Crude oil futures traded lower on Tuesday morning after reports that the US and Iran would begin talks on Friday.
At 9.56 am on Tuesday, April Brent oil futures were at $66.02, down by 0.42 per cent, and March crude oil futures on WTI (West Texas Intermediate) were at $61.92, down by 0.35 per cent.
February crude oil futures were trading at ₹5603 on Multi Commodity Exchange (MCX) during the initial hour of trading on Tuesday against the previous close of ₹5625, down by 0.39 per cent, and March futures were trading at ₹5598 against the previous close of ₹5607, down by 0.16 per cent.
Quoting Iranian and US officials, a Reuters report said that Iran and the US will resume nuclear talks on Friday in Turkey.
US Special Envoy Steve Witkoff and Iranian Foreign Minister Abbas Araqchi will meet in Istanbul in an effort to revive diplomacy over a long-running dispute about Iran’s nuclear programme and dispel fears of a new regional war, while a regional diplomat said representatives from countries such as Saudi Arabia and Egypt would also participate, it said.
US President Donald Trump warned that with big US warships heading to Iran, bad things would probably happen if a deal could not be reached.
Iran is one of the major producers of crude oil in the world market.
In their Commodities Feed for Tuesday, Warren Patterson, Head of Commodities Strategy of ING Think, and Ewa Manthey, Commodities Strategist, said oil prices sold off aggressively on Monday with ICE Brent settling 4.36 per cent lower on the day.
This weakness comes as immediate concerns about US military action in Iran have subsided, and negotiations on a nuclear deal appear imminent. Clearly, the market will be closely following these talks, given the risks that will re-emerge if they break down.
The continued recovery in the US dollar on Monday, following Trump’s nomination of Kevin Warsh as the next Federal Reserve chair also exerted downward pressure on oil prices.
Meanwhile, US has announced reduction of tariffs on India. In a post on the social media platform Truth Social, Trump said the US would reduce reciprocal tariff on India from 25 per cent to 18 per cent.
“It was an Honor to speak with Prime Minister Modi, of India, this morning. He is one of my greatest friends and, a Powerful and Respected Leader of his Country,” Trump said.
ING Think’s Warren Patterson and Ewa Manthey said the US and India agreed on a trade deal under which the US will lower tariffs on Indian goods from 25 per cent to 18 per cent and remove the additional 25 per cent tariff imposed on India for its purchases of Russian oil.
“If we do see this happen, it will only lead to a further increase in the amount of Russian oil floating at sea. This further pressures the Urals discount to attract buyers. A lack of buyers means Russia would ultimately be forced to reduce output, tightening up the oil market. Indian refiners have already reduced their purchases of Russian oil following US sanctions on Rosneft and Lukoil, and the EU ban on refined product imports made from Russian oil. Indian imports of Russian oil are estimated to be in the region of 1.1-1.2 million barrels a day in January, down from around 1.8 million barrels a day in November 2025,” they said.

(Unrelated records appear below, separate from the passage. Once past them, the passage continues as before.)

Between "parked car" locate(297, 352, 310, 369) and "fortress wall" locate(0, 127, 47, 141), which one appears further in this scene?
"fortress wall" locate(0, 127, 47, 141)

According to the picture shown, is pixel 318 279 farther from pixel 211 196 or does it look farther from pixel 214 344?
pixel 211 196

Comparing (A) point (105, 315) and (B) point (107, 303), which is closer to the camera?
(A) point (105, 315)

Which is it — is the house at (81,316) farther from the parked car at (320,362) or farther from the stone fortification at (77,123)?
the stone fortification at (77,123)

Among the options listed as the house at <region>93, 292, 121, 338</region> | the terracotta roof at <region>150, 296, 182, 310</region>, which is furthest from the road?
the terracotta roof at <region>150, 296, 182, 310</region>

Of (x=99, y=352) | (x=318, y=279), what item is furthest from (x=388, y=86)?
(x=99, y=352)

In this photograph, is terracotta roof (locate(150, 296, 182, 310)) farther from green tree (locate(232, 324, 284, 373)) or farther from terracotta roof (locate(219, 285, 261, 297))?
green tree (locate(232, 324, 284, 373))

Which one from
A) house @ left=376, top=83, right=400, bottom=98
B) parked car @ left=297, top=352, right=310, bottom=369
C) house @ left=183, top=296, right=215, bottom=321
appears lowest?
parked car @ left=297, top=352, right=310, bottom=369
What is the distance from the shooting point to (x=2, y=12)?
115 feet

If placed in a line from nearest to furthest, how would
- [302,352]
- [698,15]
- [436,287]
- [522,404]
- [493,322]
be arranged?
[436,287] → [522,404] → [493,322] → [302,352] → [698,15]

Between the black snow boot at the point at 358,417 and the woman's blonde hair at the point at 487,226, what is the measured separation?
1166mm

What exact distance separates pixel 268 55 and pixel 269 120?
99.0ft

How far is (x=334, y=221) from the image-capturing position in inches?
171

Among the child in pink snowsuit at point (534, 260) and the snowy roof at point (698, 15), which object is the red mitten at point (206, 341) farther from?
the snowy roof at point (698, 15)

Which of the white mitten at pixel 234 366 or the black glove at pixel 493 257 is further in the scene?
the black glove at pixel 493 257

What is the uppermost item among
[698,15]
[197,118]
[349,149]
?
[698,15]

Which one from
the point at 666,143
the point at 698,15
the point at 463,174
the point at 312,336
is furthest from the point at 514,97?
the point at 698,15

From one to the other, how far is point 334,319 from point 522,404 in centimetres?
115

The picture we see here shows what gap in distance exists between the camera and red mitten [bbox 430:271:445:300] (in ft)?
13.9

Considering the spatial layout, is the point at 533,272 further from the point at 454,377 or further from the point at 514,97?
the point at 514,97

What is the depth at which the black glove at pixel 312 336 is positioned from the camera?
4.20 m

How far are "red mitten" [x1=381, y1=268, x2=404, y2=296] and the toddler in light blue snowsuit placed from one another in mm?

February natural gas futures were trading at ₹291.10 on MCX during the initial hour of trading on Tuesday against the previous close of ₹294.90, down by 1.29 per cent.
On the National Commodities and Derivatives Exchange (NCDEX), February guargum contracts were trading at ₹10477 in the initial hour of trading on Tuesday against the previous close of ₹10179, up by 2.93 per cent.
March jeera futures were trading at ₹24150 on NCDEX in the initial hour of trading on Tuesday against the previous close of ₹23870, up by 1.17 per cent.